Disease Course

Both anxiety and depressive disorders tend to run a chronic course, with waxing and waning symptomatology. Illness severity typically worsens the longer the illness remains untreated. The age of onset for anxiety disorders varies greatly, depending on the specific condition. Specific phobias and separation anxiety, for example, often begin in childhood (median age of onset, 7 years), while panic disorder (median age, 21) and GAD (median age, 31) are typically seen in early to mid-adulthood (Kessler et al., 2005b). In elderly persons (>65 years) the prevalence of all anxiety disorders appears to decline, except for GAD, which is maintained at 4% prevalence and may increase over time (Krasucki et al., 1998). GAD is often a recurring illness in which patients may experience periods of residual symptoms and occasional interepisode remissions (Angst et al., 2009). More than one third of patients with panic disorder have full remission with treatment, but about 20% have an unremitting and chronic course despite treatment (Katschnig and Amering, 1998).
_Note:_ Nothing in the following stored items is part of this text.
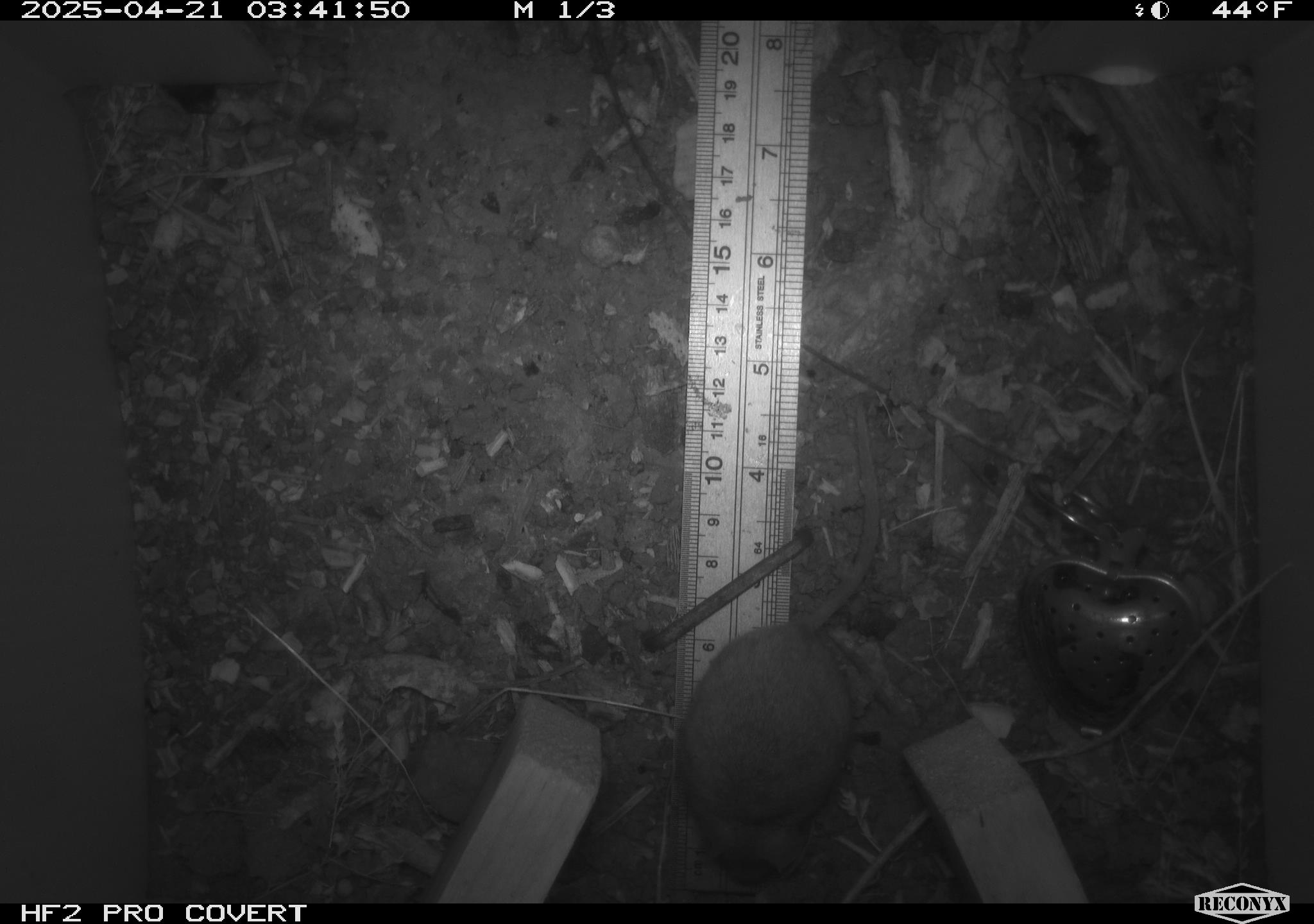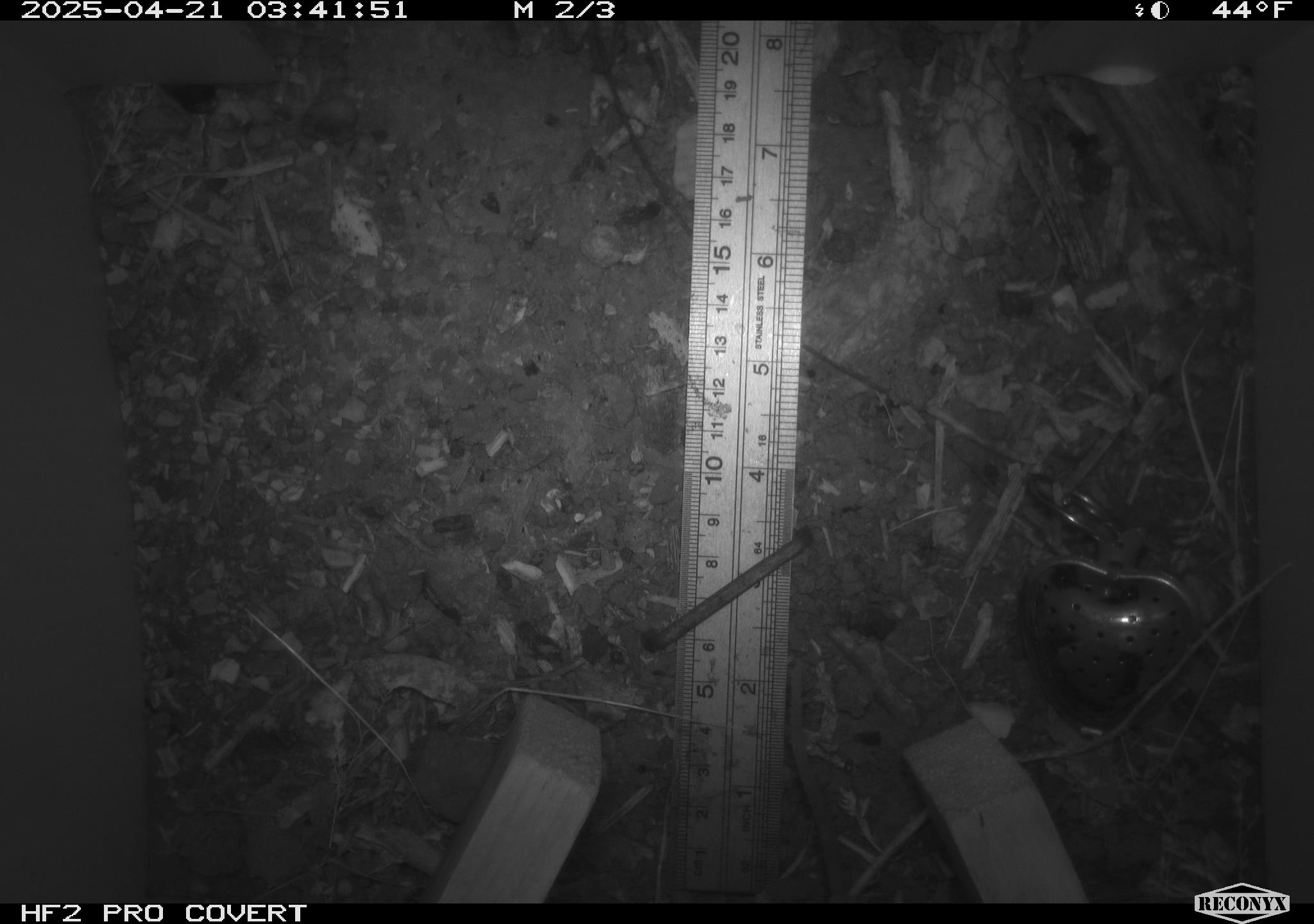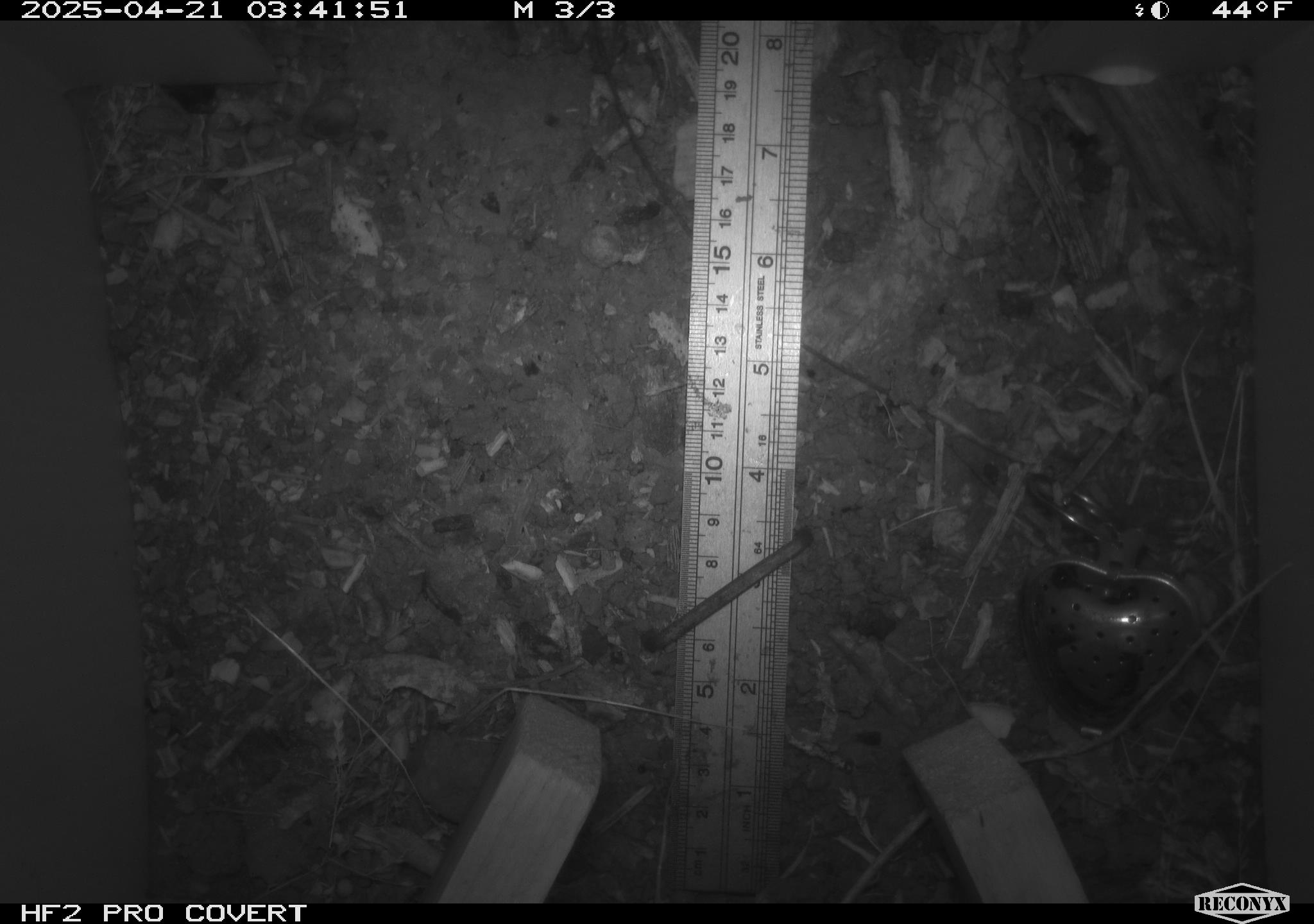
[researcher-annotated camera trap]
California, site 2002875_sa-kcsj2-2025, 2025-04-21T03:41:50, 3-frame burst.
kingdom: Animalia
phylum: Chordata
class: Mammalia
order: Rodentia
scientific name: Rodentia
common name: rodent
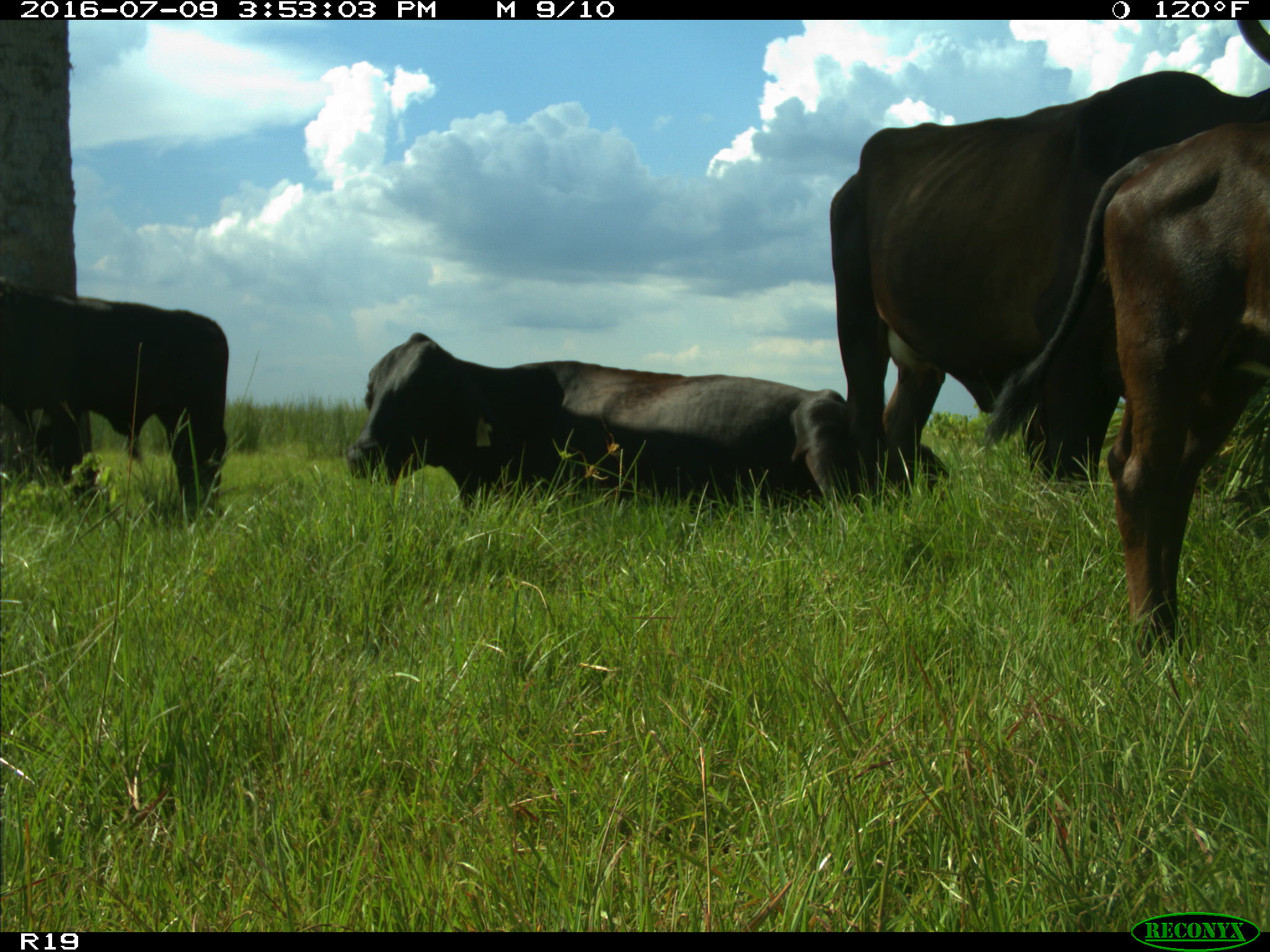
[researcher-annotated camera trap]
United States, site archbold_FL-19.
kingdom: Animalia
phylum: Chordata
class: Mammalia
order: Artiodactyla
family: Bovidae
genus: Bos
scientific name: Bos taurus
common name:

The onset of major depression can occur at any age, although the median age of onset is 30 (Kessler et al., 2005b). Depression is a highly recurrent illness, and each episode increases the likelihood of future episodes. Patients with a single episode have a 50% lifetime chance of recurrence, whereas those with three or more episodes have an almost 100% chance of recurrence without treatment (Eaton et al., 2008). Untreated depressive episodes can last 6 months or longer (Kessler et al., 2003).The Sequenced Treatment Alternatives to Relieve Depression (STAR*D) study found that a substantial number of patients receiving first-line treatment may require 8 weeks or more of treatment to achieve response or remission (Trivedi et al., 2006). Although most patients will recover from their depressive episode and return to normal functioning with treatment, approximately 15% of patients will continue to have an unremitting course, with worsening psychosocial functioning and higher risk for suicide (Eaton et al., 2008).